┌─ TEKS YANG DIBERIKAN
Drajat yakin, asalkan di dalam perkawinan ada saling percaya dan menerima pasangan apa adanya, walaupun istri atau suami tak bagus dalam satu bidang maka tak akan menimbulkan kekecewaan pada pasangannya. Namun untuk dapat menerima pasangan apa adanya, kita harus lebih dulu menerima diri sendiri. "Kalau kita sudah bisa menerima diri sendiri, akan lebih gampang untuk menerima diri orang lain. Itu hal mudah yang bisa kita lakukan. Kalau kita memaksa orang lain berbuat seperti yang kita inginkan, itu berarti kita tak bisa menerima orang lain." Selain itu, kalau kita bisa menerima diri sendiri, tentunya kita tak mudah curiga pada orang lain. "Kita tak akan merasa khawatir kalau pasangan kita lebih maju." S
UAMI MERASA TERPOJOK
Biasanya, jika istri yang ketinggalan "kereta" tak banyak memunculkan konflik di permukaan. Tak demikian halnya bila suami yang ketinggalan, entah kariernya, pergaulannya, atau wawasannya. Sebab, ada label yang diberikan oleh masyarakat bahwa suami adalah kepala rumah tangga dan kedudukannya harus lebih tinggi dari istri. "Apalagi jika istri juga tak bisa menerima, menganggap kemampuan suaminya membuat rasa malu, tak selevel, dan mengancam eksistensinya di masyarakat. Walaupun sebenarnya kembali pada masalah komitmen yang dibangun bersama.
Kalau jatuh-bangun pasangan ini bergantung pada lingkungannya, ya, label ini akan membuatnya malu," tutur Drajat. Tentunya sikap istri yang demikian akan membuat suami merasa terpojok dan menjadi rendah diri, sehingga konflik pun berkembang serius. Lain hal bila istri bisa menerima bahwa kemampuan suaminya memang hanya segitu, tak akan terjadi perceraian. "Meskipun istri lebih tinggi, ia tetap bisa menghargai kapasitas pria sebagai ayah dan suami." Jadi, kalau istri percaya diri, tak bergantung pada lingkungan dan bisa menerima suami apa adanya, ya, tak akan menimbulkan masalah.
└─
┌─ CUPLIKAN DATA
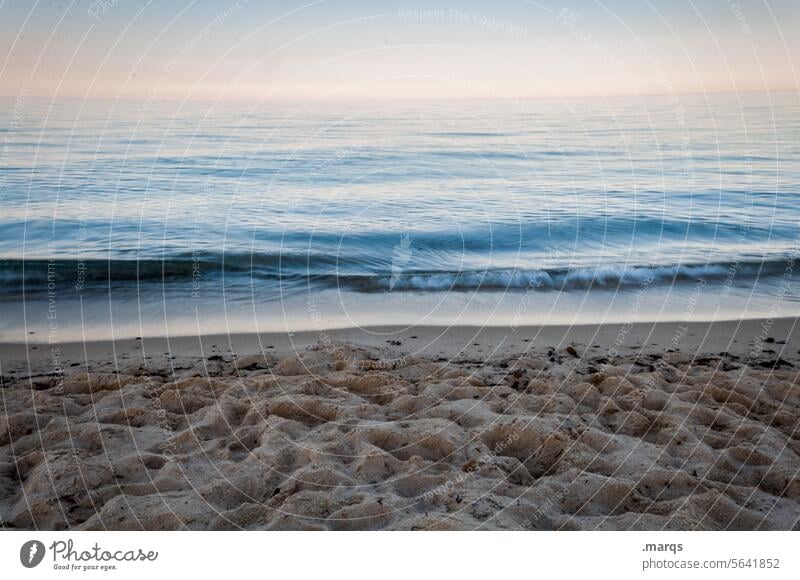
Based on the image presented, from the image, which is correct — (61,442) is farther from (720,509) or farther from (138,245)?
(138,245)

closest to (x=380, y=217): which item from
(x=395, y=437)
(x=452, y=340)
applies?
(x=452, y=340)

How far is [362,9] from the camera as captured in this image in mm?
20031

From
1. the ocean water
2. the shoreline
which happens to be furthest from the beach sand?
the ocean water

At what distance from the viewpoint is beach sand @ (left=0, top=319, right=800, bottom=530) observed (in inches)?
198

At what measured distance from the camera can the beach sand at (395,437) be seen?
5039mm

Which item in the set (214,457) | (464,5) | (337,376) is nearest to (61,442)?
(214,457)

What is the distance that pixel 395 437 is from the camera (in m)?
5.84
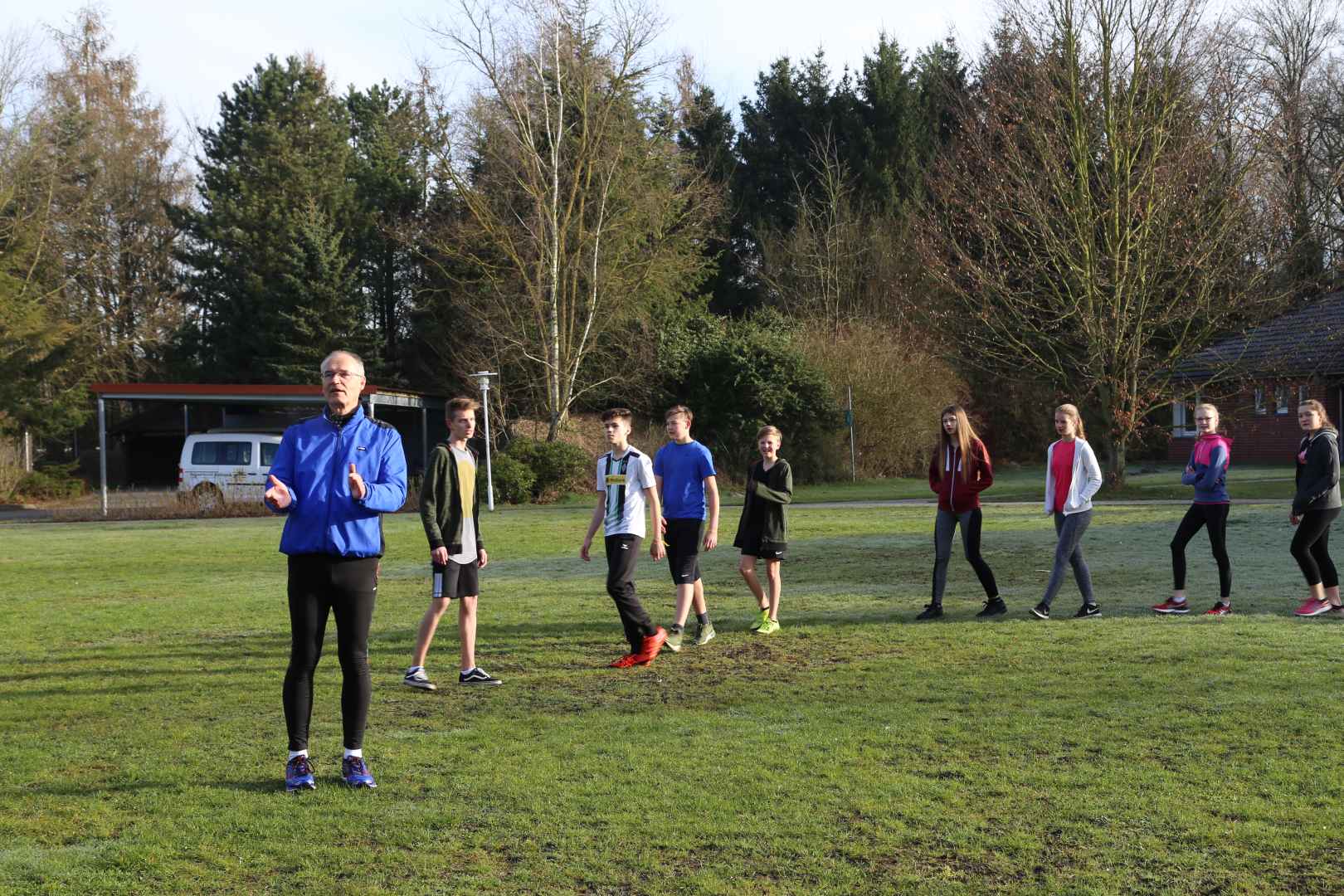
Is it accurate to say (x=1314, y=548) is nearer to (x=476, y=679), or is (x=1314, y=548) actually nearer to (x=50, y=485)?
(x=476, y=679)

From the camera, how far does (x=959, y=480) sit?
9711 millimetres

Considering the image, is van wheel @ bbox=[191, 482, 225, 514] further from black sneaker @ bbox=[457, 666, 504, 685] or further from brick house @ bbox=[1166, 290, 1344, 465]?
brick house @ bbox=[1166, 290, 1344, 465]

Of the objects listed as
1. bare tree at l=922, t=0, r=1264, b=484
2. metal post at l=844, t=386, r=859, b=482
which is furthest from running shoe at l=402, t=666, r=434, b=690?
metal post at l=844, t=386, r=859, b=482

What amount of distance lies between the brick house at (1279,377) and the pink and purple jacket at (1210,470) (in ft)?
78.3

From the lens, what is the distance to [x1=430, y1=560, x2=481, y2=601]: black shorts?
744cm

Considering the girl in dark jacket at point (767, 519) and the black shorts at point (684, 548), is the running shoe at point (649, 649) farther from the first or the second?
the girl in dark jacket at point (767, 519)

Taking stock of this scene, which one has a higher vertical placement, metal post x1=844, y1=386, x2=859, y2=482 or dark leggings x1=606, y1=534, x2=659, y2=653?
metal post x1=844, y1=386, x2=859, y2=482

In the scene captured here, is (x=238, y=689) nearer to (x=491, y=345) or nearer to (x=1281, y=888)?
(x=1281, y=888)

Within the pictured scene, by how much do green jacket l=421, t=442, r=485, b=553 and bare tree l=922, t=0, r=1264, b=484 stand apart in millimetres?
20565

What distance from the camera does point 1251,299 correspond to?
27172mm

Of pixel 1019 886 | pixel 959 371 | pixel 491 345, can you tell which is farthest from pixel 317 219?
pixel 1019 886

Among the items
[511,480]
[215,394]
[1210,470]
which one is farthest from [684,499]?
[215,394]

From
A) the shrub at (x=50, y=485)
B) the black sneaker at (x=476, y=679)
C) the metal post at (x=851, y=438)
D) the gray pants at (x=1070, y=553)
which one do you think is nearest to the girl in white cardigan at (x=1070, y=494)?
the gray pants at (x=1070, y=553)

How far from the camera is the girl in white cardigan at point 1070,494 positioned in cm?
948
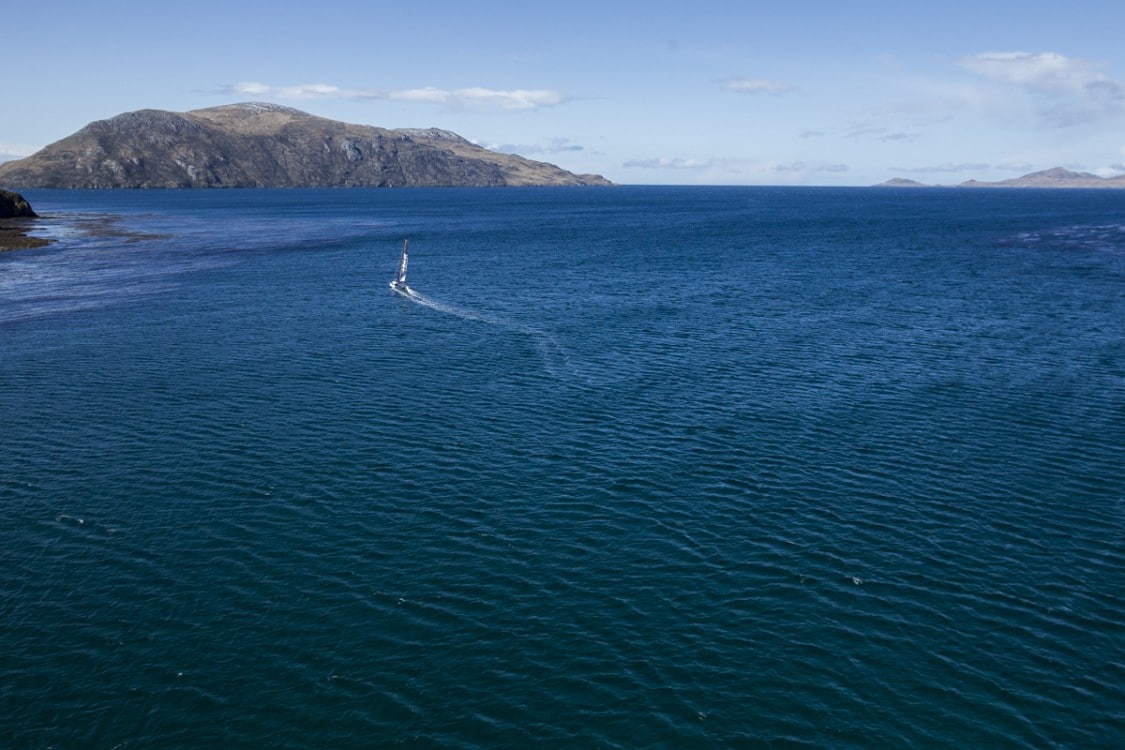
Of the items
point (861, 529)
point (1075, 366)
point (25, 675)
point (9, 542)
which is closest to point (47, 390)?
point (9, 542)

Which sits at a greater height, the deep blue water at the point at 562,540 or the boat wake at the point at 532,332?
the boat wake at the point at 532,332

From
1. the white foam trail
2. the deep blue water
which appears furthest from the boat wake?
the deep blue water

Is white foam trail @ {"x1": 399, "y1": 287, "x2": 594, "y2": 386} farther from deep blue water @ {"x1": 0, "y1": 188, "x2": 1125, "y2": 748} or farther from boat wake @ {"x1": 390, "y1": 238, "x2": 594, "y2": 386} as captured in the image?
deep blue water @ {"x1": 0, "y1": 188, "x2": 1125, "y2": 748}

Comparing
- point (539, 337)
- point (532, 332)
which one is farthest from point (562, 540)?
point (532, 332)

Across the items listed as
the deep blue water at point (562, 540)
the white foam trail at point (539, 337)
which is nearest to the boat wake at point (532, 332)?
the white foam trail at point (539, 337)

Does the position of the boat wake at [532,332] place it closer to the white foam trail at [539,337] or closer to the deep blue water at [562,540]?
the white foam trail at [539,337]

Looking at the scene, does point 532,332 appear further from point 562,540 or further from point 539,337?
point 562,540

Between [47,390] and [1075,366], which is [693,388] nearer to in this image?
[1075,366]
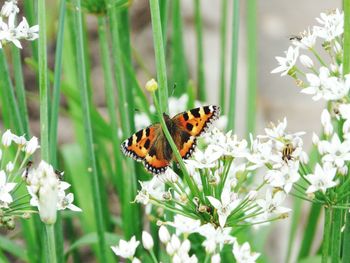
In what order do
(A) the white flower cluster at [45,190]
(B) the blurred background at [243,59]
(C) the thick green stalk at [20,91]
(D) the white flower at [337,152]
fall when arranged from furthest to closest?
└─
(TUJUAN): Tolong tulis ulang seluruh teks tentang sikap saling menerima dalam perkawinan di atas, kata demi kata tanpa perubahan apa pun.

(HASIL YANG BENAR):
Drajat yakin, asalkan di dalam perkawinan ada saling percaya dan menerima pasangan apa adanya, walaupun istri atau suami tak bagus dalam satu bidang maka tak akan menimbulkan kekecewaan pada pasangannya. Namun untuk dapat menerima pasangan apa adanya, kita harus lebih dulu menerima diri sendiri. "Kalau kita sudah bisa menerima diri sendiri, akan lebih gampang untuk menerima diri orang lain. Itu hal mudah yang bisa kita lakukan. Kalau kita memaksa orang lain berbuat seperti yang kita inginkan, itu berarti kita tak bisa menerima orang lain." Selain itu, kalau kita bisa menerima diri sendiri, tentunya kita tak mudah curiga pada orang lain. "Kita tak akan merasa khawatir kalau pasangan kita lebih maju." S
UAMI MERASA TERPOJOK
Biasanya, jika istri yang ketinggalan "kereta" tak banyak memunculkan konflik di permukaan. Tak demikian halnya bila suami yang ketinggalan, entah kariernya, pergaulannya, atau wawasannya. Sebab, ada label yang diberikan oleh masyarakat bahwa suami adalah kepala rumah tangga dan kedudukannya harus lebih tinggi dari istri. "Apalagi jika istri juga tak bisa menerima, menganggap kemampuan suaminya membuat rasa malu, tak selevel, dan mengancam eksistensinya di masyarakat. Walaupun sebenarnya kembali pada masalah komitmen yang dibangun bersama.
Kalau jatuh-bangun pasangan ini bergantung pada lingkungannya, ya, label ini akan membuatnya malu," tutur Drajat. Tentunya sikap istri yang demikian akan membuat suami merasa terpojok dan menjadi rendah diri, sehingga konflik pun berkembang serius. Lain hal bila istri bisa menerima bahwa kemampuan suaminya memang hanya segitu, tak akan terjadi perceraian. "Meskipun istri lebih tinggi, ia tetap bisa menghargai kapasitas pria sebagai ayah dan suami." Jadi, kalau istri percaya diri, tak bergantung pada lingkungan dan bisa menerima suami apa adanya, ya, tak akan menimbulkan masalah.